Return the material from the line containing "Smiling WHSmith employee" through the line containing "Old European narrow", leaving the pictures out of your answer.

Input:
........
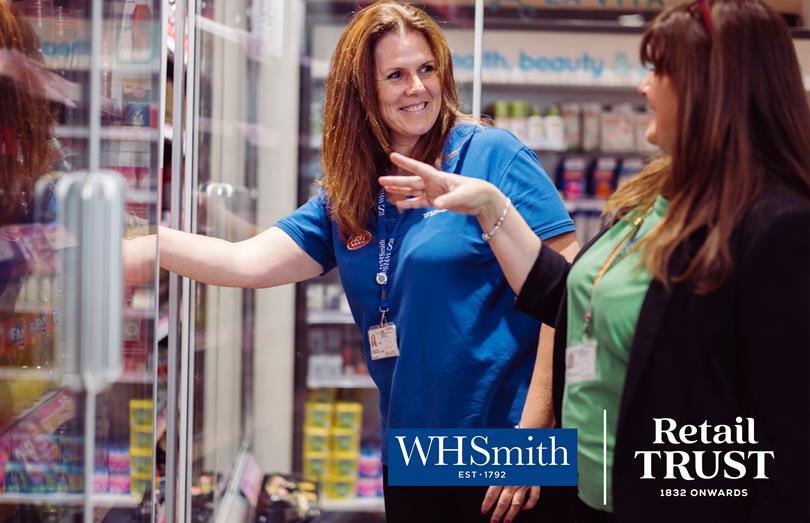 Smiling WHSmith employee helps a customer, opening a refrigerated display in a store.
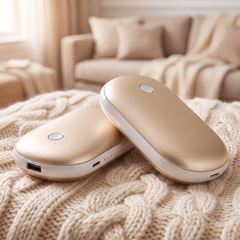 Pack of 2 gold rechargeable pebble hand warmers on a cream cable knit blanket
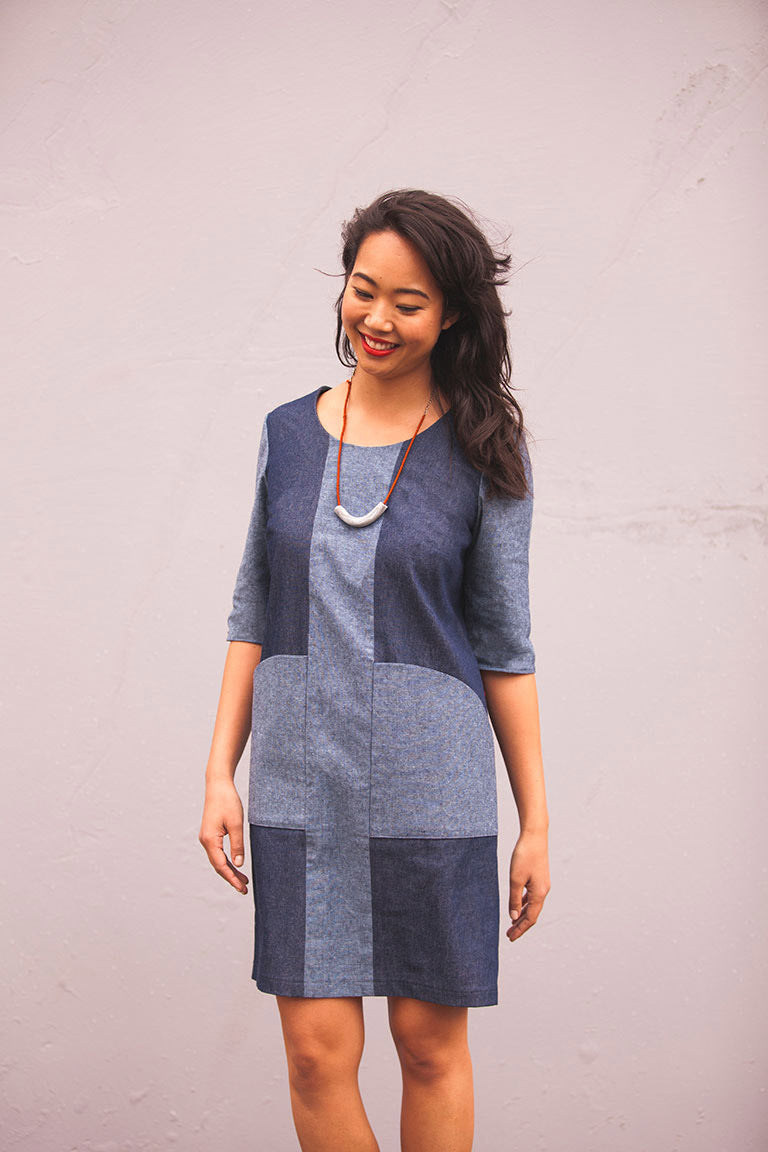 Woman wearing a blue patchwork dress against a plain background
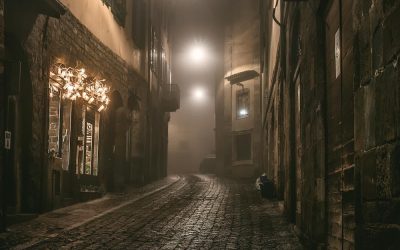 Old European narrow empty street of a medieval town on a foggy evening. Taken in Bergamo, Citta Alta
........
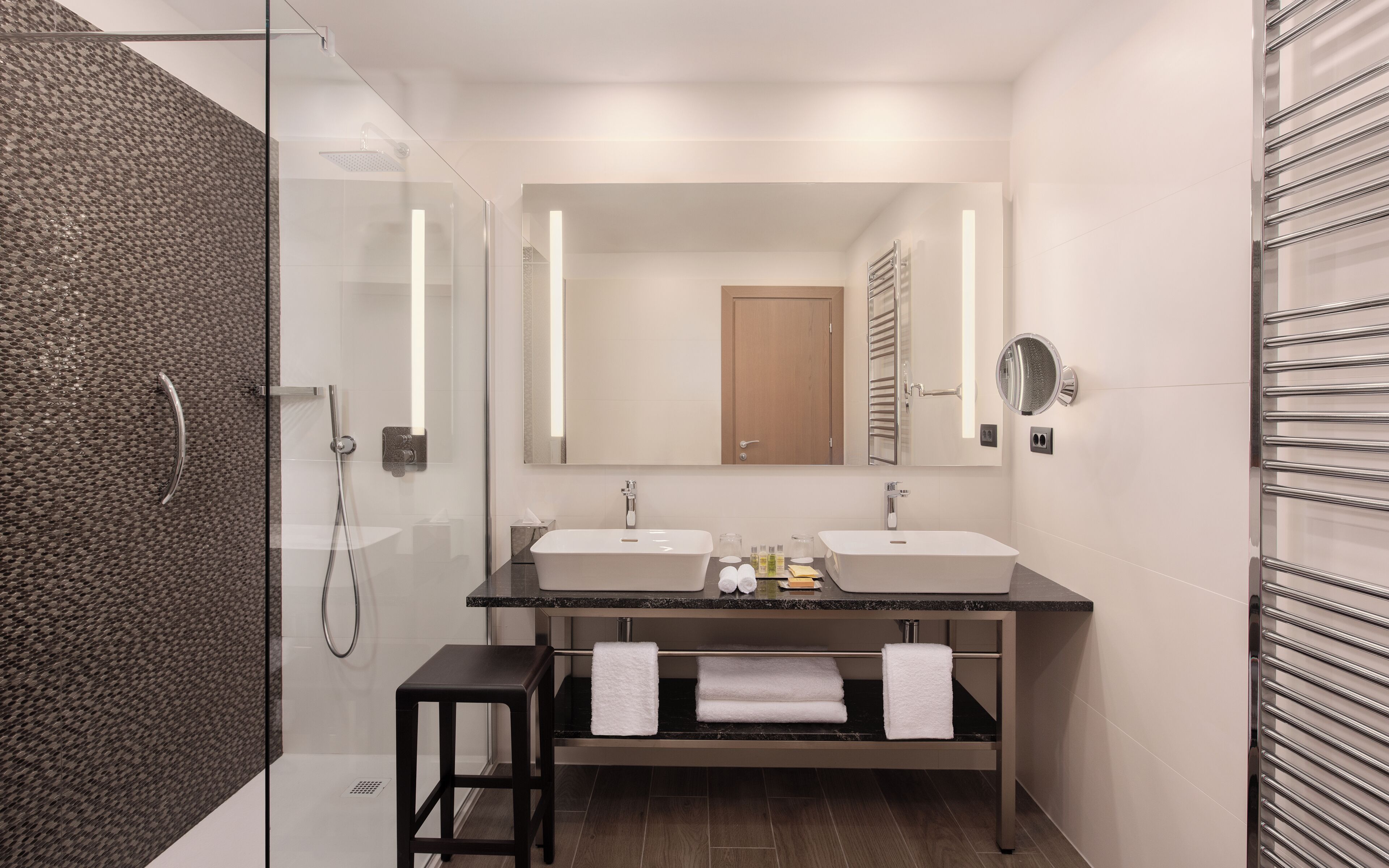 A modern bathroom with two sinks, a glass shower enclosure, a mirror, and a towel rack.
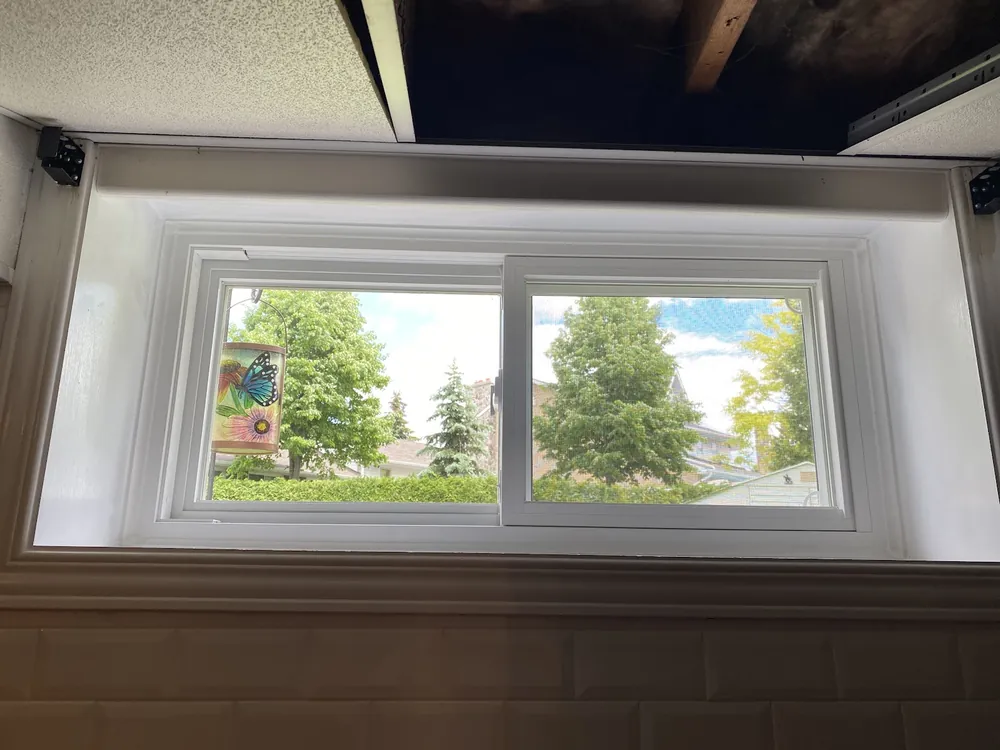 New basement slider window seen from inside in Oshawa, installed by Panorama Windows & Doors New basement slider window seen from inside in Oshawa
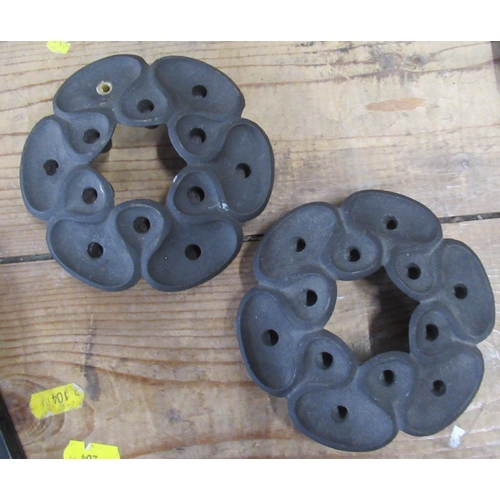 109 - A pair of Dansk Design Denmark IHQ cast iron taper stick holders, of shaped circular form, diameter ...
........
Written response:
 Smiling WHSmith employee helps a customer, opening a refrigerated display in a store.
 Pack of 2 gold rechargeable pebble hand warmers on a cream cable knit blanket
 Woman wearing a blue patchwork dress against a plain background
 Old European narrow empty street of a medieval town on a foggy evening. Taken in Bergamo, Citta Alta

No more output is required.